### WHAT IS BEING ASKED:
Go line by line through the records below. Copy whichever lines contain the string "version".

================================

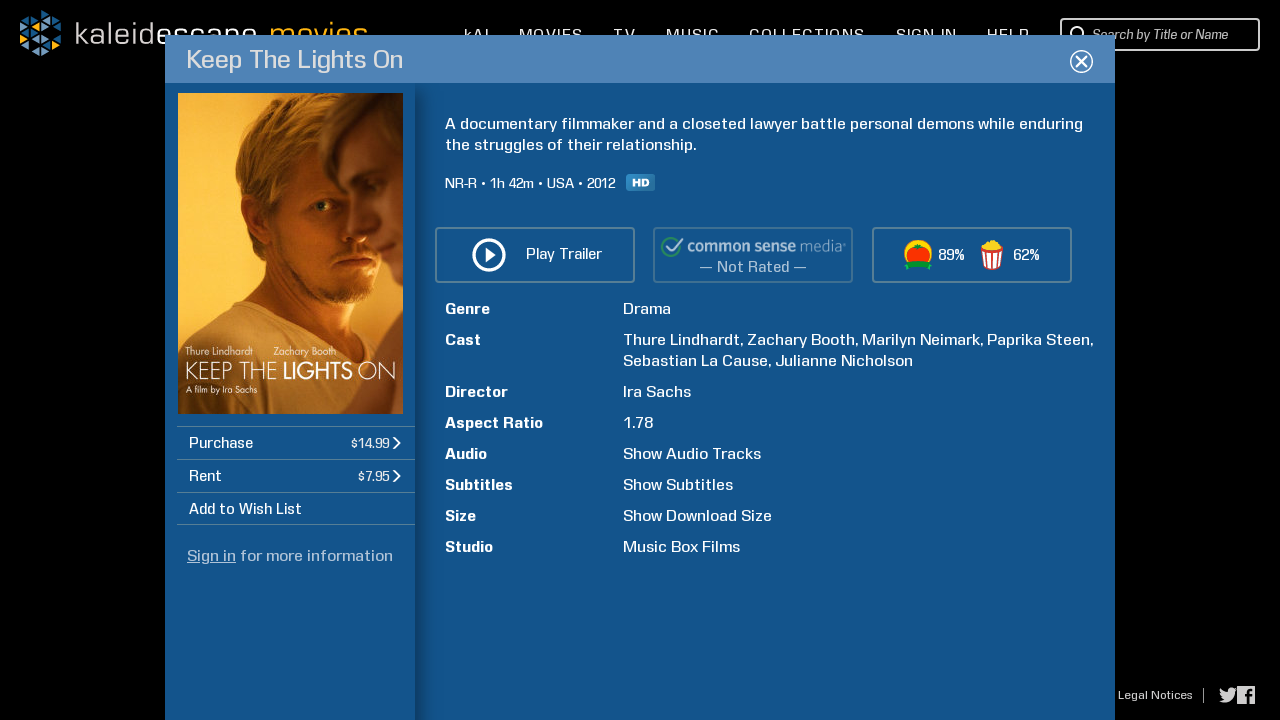

--- FILE ---
content_type: image/svg+xml
request_url: https://www.kaleidescape.com/movie-store/assets/v273631/images/rt/RT_Audience_RedPopcorn_RGB.svg
body_size: 2214
content:
<?xml version="1.0" encoding="UTF-8"?>
<!DOCTYPE svg PUBLIC "-//W3C//DTD SVG 1.1//EN" "http://www.w3.org/Graphics/SVG/1.1/DTD/svg11.dtd">
<svg viewBox="0 0 80 80" preserveAspectRatio="xMidYMid" version="1.1" xmlns="http://www.w3.org/2000/svg" xmlns:xlink="http://www.w3.org/1999/xlink">
  <g transform="translate(10.1, 0)">
    <g>
      <mask id="mask-2" fill="white">
        <polygon points="0.0178438662 0.124907063 59.6019307 0.124907063 59.6019307 79.9821561 0.0178438662 79.9821561"></polygon>
      </mask>
      <path d="M2.53115242,19.0988848 C2.76163569,23.9952416 14.8892193,27.8762825 29.8007435,27.7912268 C42.8237918,27.7168773 53.6874349,24.6411896 56.3485502,20.6004461 C55.7421561,19.9265428 54.904684,19.4643866 53.9613383,19.3391822 C53.9714498,19.220223 53.9779926,19.1003717 53.9773978,18.9787361 C53.9663941,17.0423792 52.5460223,15.4477323 50.695316,15.1503346 C50.7440892,14.8999257 50.7696654,14.6408922 50.7681784,14.3759108 C50.7559851,12.2194796 48.9977695,10.481487 46.8413383,10.4936803 C46.7925651,10.4939777 46.7449814,10.4999257 46.6965056,10.5020074 C46.8344981,10.0987361 46.9118216,9.66780669 46.9094424,9.21784387 C46.8969517,7.06141264 45.1390335,5.32342007 42.9826022,5.33561338 C42.4877323,5.33858736 42.0169517,5.43702602 41.5821561,5.60743494 C40.9653532,4.44639405 39.7811152,3.63717472 38.4002974,3.54379182 C38.1597026,1.60743494 36.5055762,0.113605948 34.506171,0.124843367 C33.247881,0.13204461 32.1350186,0.736356877 31.4263197,1.66453532 C30.7075093,0.882379182 29.6773234,0.391672862 28.5314498,0.398215613 C26.3750186,0.410408922 24.637026,2.16862454 24.6492193,4.32475836 C24.6515985,4.73665428 24.718513,5.13249071 24.8386617,5.50453532 C23.9586617,5.66780669 23.1848327,6.12520446 22.6191822,6.77144981 C22.1701115,5.09888476 20.642974,3.86973978 18.8297398,3.8798513 C17.1357621,3.88966543 15.7040892,4.97873606 15.172342,6.48981413 C13.7332342,7.07182156 12.7202974,8.48356877 12.7298141,10.1302602 C12.7318959,10.4960595 12.7878067,10.8481784 12.8838662,11.1836431 C12.398513,10.9713011 11.8634944,10.852342 11.2996283,10.8556134 C9.5994052,10.8654275 8.16327138,11.9622305 7.63598513,13.4822305 C7.13040892,13.2472862 6.56832714,13.1137546 5.973829,13.1173234 C3.81739777,13.1295167 2.07910781,14.8874349 2.09153162,17.0438662 C2.09546468,17.7549442 2.29263941,18.4187361 2.62810409,18.9909294 C2.59390335,19.0254275 2.56386617,19.063197 2.53115242,19.0988848" fill="#F9D320" mask="url(#mask-2)"></path>
      <path d="M50.9736803,68.1576208 C49.8275093,69.89829 47.6002974,71.7008178 45.2692937,72.9026022 L49.2541264,32.4853532 C51.7894424,31.6707807 54.2634944,30.5915242 56.085948,29.0438662 L50.9736803,68.1576208 Z M41.3037918,74.5885502 C37.4450558,75.8655762 35.201487,76.2614126 31.9895911,76.5766543 L32.4901115,35.0432714 C36.0383643,34.9415613 40.6301859,34.4606691 44.5427509,33.6255762 L41.3037918,74.5885502 Z M18.29829,74.5885502 L15.0596283,33.6255762 C18.9718959,34.4606691 23.5637175,34.9415613 27.1119703,35.0432714 L27.6124907,76.5766543 C24.4005948,76.2614126 22.1573234,75.8655762 18.29829,74.5885502 Z M8.62869888,68.1576208 L3.51613383,29.0438662 C5.33858736,30.5915242 7.81263941,31.6707807 10.3479554,32.4853532 L14.3327881,72.9026022 C12.0017844,71.7008178 9.77457249,69.89829 8.62869888,68.1576208 Z M50.687881,13.6110037 C50.7384387,13.8578439 50.7666914,14.1130112 50.7681784,14.3750186 C50.7696654,14.64 50.7440892,14.8990335 50.6950186,15.1494424 C52.5460223,15.4465428 53.9663941,17.0411896 53.9773978,18.9778439 C53.9779926,19.0991822 53.9714498,19.2193309 53.9613383,19.3379926 C54.904684,19.463197 55.7421561,19.9253532 56.3485502,20.5992565 C53.6877323,24.6402974 42.8237918,27.7159851 29.8010409,27.790632 C14.8895167,27.8759851 2.76193309,23.9952416 2.53115242,19.0985874 C2.56386617,19.063197 2.59390335,19.0251301 2.62810409,18.9909294 C2.39791822,18.5983643 2.23910781,18.1608922 2.15702602,17.6966543 C0.729219331,19.0518959 -0.13472119,20.1445353 0.0172490706,21.7356134 C0.0318215613,21.9482528 6.3339777,67.0709294 6.3339777,67.0709294 C7.06111524,74.2173978 17.4388104,79.9292193 29.8010409,80 C42.1632714,79.9292193 52.5412639,74.2173978 53.2681041,67.0709294 C53.2681041,67.0709294 59.5702602,21.9482528 59.5848327,21.7356134 C59.8866914,18.5531599 56.162974,15.6642379 50.687881,13.6110037 L50.687881,13.6110037 Z" fill="#DB382A" mask="url(#mask-2)"></path>
    </g>
    <path d="M15.0596283,33.6255762 L18.29829,74.5885502 C22.1573234,75.8655762 24.4005948,76.2614126 27.6124907,76.5766543 L27.1119703,35.0432714 C23.5637175,34.9415613 18.9718959,34.4606691 15.0596283,33.6255762" fill="#FFFFFE"></path>
    <path d="M31.9895911,76.5766543 C35.201487,76.2614126 37.4447584,75.8655762 41.3037918,74.5885502 L44.5424535,33.6255762 C40.6301859,34.4606691 36.0383643,34.9415613 32.4901115,35.0432714 L31.9895911,76.5766543" fill="#FFFFFE"></path>
    <path d="M45.2692937,72.9026022 C47.6002974,71.7008178 49.8275093,69.89829 50.9733829,68.1576208 L56.085948,29.0438662 C54.2634944,30.5915242 51.7894424,31.6707807 49.2541264,32.4853532 L45.2692937,72.9026022" fill="#FFFFFE"></path>
    <path d="M3.51613383,29.0438662 L8.62840149,68.1576208 C9.77457249,69.89829 12.0017844,71.7008178 14.3327881,72.9026022 L10.3479554,32.4853532 C7.81263941,31.6707807 5.33858736,30.5915242 3.51613383,29.0438662" fill="#FFFFFE"></path>
  </g>
</svg>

================================

### EXERCISE RESULT:
<?xml version="1.0" encoding="UTF-8"?>
<svg viewBox="0 0 80 80" preserveAspectRatio="xMidYMid" version="1.1" xmlns="http://www.w3.org/2000/svg" xmlns:xlink="http://www.w3.org/1999/xlink">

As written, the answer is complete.